→ **SOURCE MATERIAL**

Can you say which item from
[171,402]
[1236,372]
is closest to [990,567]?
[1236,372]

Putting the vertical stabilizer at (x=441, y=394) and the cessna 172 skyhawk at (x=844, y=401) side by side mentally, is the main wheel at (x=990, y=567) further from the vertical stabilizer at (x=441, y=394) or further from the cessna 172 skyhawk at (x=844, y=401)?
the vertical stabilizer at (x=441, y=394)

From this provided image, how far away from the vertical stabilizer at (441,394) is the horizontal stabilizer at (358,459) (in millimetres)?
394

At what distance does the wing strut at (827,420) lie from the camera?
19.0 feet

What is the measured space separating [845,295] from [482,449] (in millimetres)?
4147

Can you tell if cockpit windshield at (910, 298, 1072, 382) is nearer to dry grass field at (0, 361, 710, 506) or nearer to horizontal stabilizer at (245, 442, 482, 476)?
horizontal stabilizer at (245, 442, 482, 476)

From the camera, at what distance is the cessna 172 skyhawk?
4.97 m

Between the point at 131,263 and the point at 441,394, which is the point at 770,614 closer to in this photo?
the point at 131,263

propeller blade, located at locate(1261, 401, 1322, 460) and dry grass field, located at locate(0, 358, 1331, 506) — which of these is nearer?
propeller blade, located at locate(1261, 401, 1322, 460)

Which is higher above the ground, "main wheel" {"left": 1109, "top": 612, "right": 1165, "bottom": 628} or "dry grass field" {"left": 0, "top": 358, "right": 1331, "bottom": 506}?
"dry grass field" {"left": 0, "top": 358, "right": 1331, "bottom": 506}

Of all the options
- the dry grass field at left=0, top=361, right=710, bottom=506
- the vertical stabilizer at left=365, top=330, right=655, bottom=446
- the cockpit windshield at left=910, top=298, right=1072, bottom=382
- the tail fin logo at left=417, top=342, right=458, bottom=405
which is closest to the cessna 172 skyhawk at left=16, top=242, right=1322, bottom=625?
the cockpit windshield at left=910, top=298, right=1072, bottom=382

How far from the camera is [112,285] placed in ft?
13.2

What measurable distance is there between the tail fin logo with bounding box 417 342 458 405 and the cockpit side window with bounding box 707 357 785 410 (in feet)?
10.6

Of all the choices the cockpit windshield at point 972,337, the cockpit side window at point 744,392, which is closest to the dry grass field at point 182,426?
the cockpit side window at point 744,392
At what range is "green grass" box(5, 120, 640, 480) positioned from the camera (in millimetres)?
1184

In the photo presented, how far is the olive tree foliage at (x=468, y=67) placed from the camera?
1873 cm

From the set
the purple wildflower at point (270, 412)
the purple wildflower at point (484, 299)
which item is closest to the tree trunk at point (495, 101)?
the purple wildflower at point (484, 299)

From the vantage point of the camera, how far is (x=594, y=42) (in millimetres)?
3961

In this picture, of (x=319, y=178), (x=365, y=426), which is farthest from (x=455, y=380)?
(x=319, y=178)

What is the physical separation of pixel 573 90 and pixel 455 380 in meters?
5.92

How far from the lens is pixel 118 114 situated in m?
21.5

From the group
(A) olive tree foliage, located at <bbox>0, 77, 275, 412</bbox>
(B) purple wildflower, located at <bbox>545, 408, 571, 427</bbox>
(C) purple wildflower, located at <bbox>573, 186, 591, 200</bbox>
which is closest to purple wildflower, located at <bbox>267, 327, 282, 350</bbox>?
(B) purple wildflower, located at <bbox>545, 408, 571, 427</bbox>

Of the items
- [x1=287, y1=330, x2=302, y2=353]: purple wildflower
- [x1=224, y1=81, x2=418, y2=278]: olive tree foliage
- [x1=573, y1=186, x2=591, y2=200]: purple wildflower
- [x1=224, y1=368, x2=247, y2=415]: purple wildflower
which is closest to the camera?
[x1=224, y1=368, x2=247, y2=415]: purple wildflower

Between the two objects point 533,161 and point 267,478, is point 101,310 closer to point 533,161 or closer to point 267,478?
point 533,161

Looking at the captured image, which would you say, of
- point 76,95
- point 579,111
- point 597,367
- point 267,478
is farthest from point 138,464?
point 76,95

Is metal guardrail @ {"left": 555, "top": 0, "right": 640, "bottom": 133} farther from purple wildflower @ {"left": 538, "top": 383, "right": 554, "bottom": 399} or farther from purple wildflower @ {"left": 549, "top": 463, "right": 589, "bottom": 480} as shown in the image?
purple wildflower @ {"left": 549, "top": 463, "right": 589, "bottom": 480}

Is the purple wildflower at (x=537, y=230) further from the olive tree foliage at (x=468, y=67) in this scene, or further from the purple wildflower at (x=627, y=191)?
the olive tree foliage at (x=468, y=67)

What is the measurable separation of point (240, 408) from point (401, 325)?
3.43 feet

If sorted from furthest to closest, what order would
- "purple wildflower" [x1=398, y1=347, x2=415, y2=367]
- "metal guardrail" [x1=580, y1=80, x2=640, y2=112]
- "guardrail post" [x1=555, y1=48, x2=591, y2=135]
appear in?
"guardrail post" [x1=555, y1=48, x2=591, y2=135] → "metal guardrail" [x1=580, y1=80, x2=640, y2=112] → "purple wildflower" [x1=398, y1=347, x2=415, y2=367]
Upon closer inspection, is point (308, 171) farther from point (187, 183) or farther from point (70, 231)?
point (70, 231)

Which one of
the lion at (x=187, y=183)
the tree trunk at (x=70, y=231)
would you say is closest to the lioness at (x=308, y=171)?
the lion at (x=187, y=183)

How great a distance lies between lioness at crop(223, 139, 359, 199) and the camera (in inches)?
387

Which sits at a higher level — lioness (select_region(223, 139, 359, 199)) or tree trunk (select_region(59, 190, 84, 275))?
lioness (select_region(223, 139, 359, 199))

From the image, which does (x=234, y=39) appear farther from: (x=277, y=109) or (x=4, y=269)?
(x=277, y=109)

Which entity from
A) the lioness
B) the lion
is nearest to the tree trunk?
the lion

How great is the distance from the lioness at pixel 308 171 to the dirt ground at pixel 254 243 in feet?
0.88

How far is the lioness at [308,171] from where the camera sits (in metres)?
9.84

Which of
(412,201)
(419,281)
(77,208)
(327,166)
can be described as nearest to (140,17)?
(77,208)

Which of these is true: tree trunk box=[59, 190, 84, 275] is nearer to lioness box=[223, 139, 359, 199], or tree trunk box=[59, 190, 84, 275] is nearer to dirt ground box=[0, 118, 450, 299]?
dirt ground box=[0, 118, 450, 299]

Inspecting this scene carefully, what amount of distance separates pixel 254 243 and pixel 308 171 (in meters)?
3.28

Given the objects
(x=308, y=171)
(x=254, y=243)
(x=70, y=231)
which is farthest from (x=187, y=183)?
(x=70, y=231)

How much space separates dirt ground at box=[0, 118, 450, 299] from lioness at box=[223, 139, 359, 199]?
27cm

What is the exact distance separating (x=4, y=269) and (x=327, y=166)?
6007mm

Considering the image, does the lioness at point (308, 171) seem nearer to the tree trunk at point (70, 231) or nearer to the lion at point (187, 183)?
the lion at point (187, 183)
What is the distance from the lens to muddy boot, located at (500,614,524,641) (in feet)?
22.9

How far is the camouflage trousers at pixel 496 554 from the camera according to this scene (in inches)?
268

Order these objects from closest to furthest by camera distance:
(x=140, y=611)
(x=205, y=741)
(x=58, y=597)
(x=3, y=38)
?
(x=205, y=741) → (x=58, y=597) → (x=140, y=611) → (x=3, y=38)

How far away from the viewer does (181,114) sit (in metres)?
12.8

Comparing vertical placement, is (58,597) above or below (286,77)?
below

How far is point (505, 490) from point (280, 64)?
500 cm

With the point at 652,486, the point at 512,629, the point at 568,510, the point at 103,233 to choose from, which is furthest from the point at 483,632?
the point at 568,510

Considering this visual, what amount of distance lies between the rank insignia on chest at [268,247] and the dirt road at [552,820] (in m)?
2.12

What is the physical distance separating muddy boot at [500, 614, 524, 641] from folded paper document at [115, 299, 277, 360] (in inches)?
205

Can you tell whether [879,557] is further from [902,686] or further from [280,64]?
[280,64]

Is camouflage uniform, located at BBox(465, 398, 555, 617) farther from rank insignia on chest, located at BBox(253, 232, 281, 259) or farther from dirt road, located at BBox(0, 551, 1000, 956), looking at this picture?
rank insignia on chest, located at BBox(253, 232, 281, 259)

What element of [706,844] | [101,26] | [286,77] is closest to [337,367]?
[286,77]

→ **DIRECTIONS FOR THIS TASK**
Return every line from the one holding "Inspecting this scene" through the end of the data, exactly as it appears, with both ends kept and nothing else.

→ **WRITTEN ANSWER**
Inspecting this scene carefully, what amount of distance separates pixel 254 243 and pixel 308 171 (in meters)?
3.28

Given the objects
(x=308, y=171)
(x=254, y=243)
(x=70, y=231)
which is farthest from (x=187, y=183)?
(x=70, y=231)

How much space separates dirt ground at box=[0, 118, 450, 299] from lioness at box=[223, 139, 359, 199]?
27cm

What is the exact distance separating (x=4, y=269) and (x=327, y=166)?
6007mm

Considering the image, does the lioness at point (308, 171) seem nearer to the tree trunk at point (70, 231) or nearer to the lion at point (187, 183)?
the lion at point (187, 183)
What is the distance from the lens to muddy boot, located at (500,614,524,641) (in feet)?
22.9

How far is the camouflage trousers at pixel 496 554 from the camera according to this scene (in inches)?
268

Order these objects from closest to furthest by camera distance:
(x=140, y=611)
(x=205, y=741)
(x=58, y=597)
(x=3, y=38)
?
(x=205, y=741) → (x=58, y=597) → (x=140, y=611) → (x=3, y=38)

How far away from the viewer does (181,114) sit (in metres)?
12.8

Comparing vertical placement, is (58,597) above or below (286,77)?
below

How far is point (505, 490) from point (280, 64)?
500 cm

With the point at 652,486, the point at 512,629, the point at 568,510, the point at 103,233 to choose from, which is furthest from the point at 483,632?
the point at 568,510

Considering this visual, what amount of distance lies between the rank insignia on chest at [268,247] and the dirt road at [552,820] (in m)?
2.12

What is the physical distance separating muddy boot at [500, 614, 524, 641] from folded paper document at [115, 299, 277, 360] (in inches)?
205

Can you tell whether [879,557] is further from [902,686] or further from [280,64]?
[280,64]

Is camouflage uniform, located at BBox(465, 398, 555, 617) farther from rank insignia on chest, located at BBox(253, 232, 281, 259) or farther from dirt road, located at BBox(0, 551, 1000, 956), looking at this picture?
rank insignia on chest, located at BBox(253, 232, 281, 259)

What element of [706,844] | [101,26] | [286,77] is closest to [337,367]?
[286,77]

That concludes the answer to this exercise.